Exercise requirements: Starting at the first entry below, repeat all the data word for word and drop the pictures.

Data supplied:
--- START ---
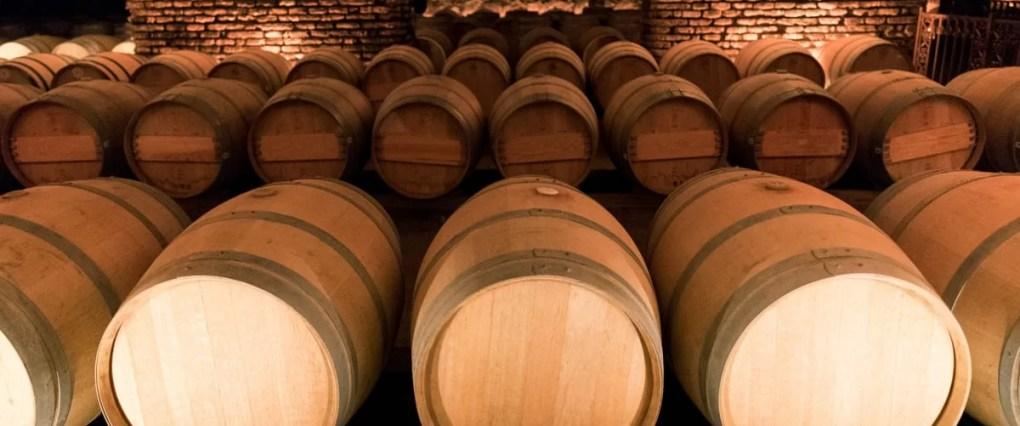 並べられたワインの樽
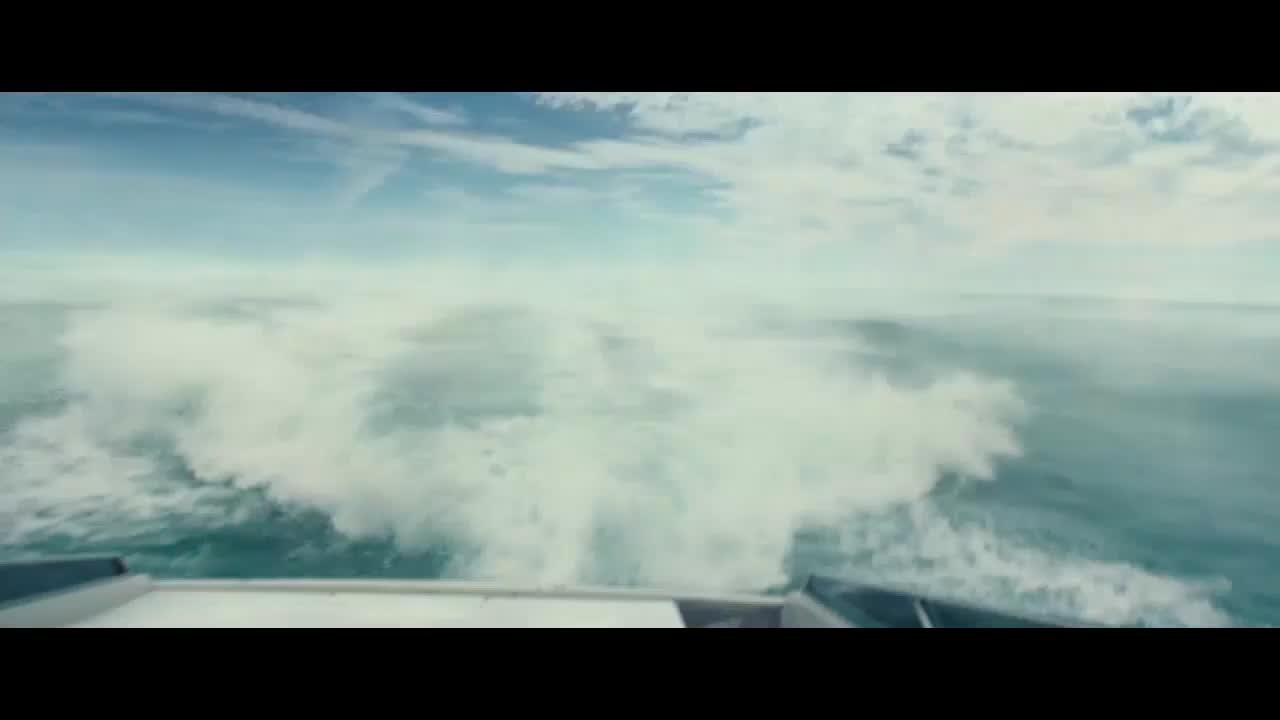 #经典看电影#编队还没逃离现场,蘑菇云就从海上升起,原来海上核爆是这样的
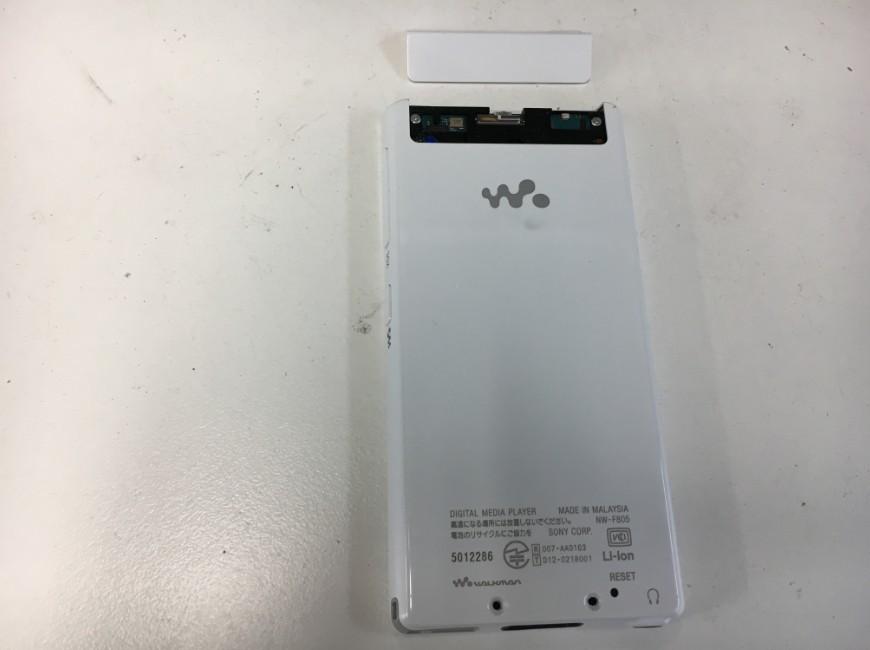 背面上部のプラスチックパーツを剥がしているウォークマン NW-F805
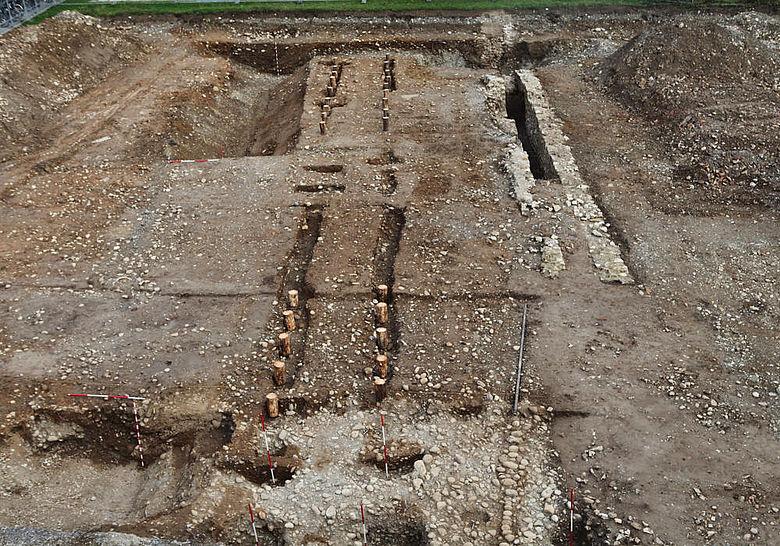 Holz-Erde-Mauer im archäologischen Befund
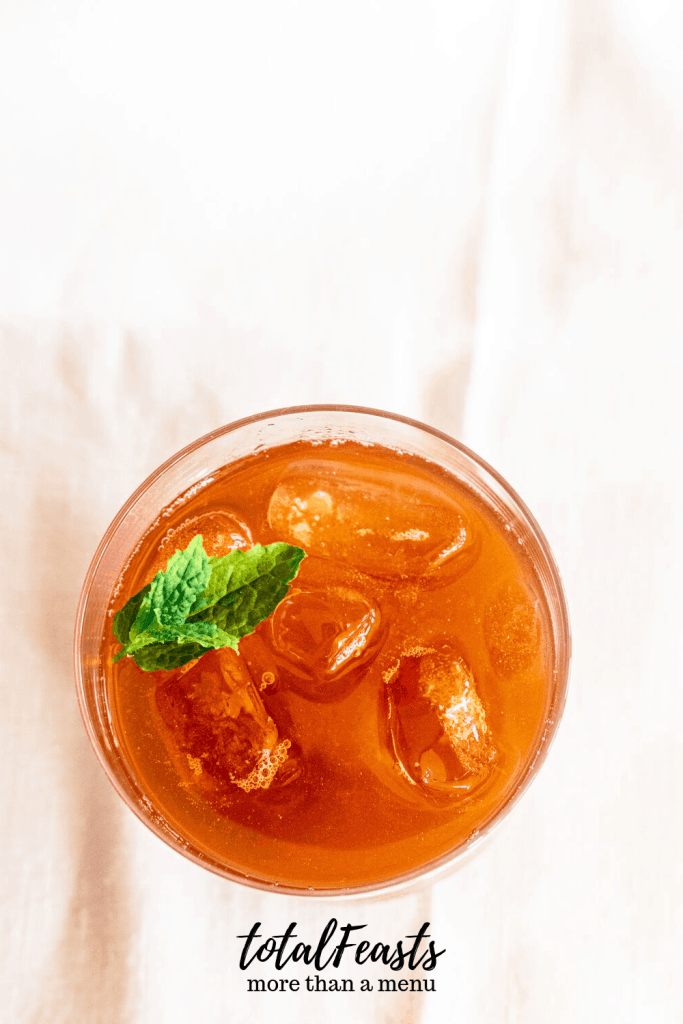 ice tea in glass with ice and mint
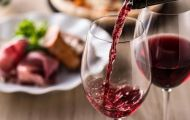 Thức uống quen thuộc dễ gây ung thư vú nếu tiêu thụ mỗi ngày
--- END ---
Result of the exercise:
 並べられたワインの樽
 #经典看电影#编队还没逃离现场,蘑菇云就从海上升起,原来海上核爆是这样的
 背面上部のプラスチックパーツを剥がしているウォークマン NW-F805
 Holz-Erde-Mauer im archäologischen Befund
 ice tea in glass with ice and mint
 Thức uống quen thuộc dễ gây ung thư vú nếu tiêu thụ mỗi ngày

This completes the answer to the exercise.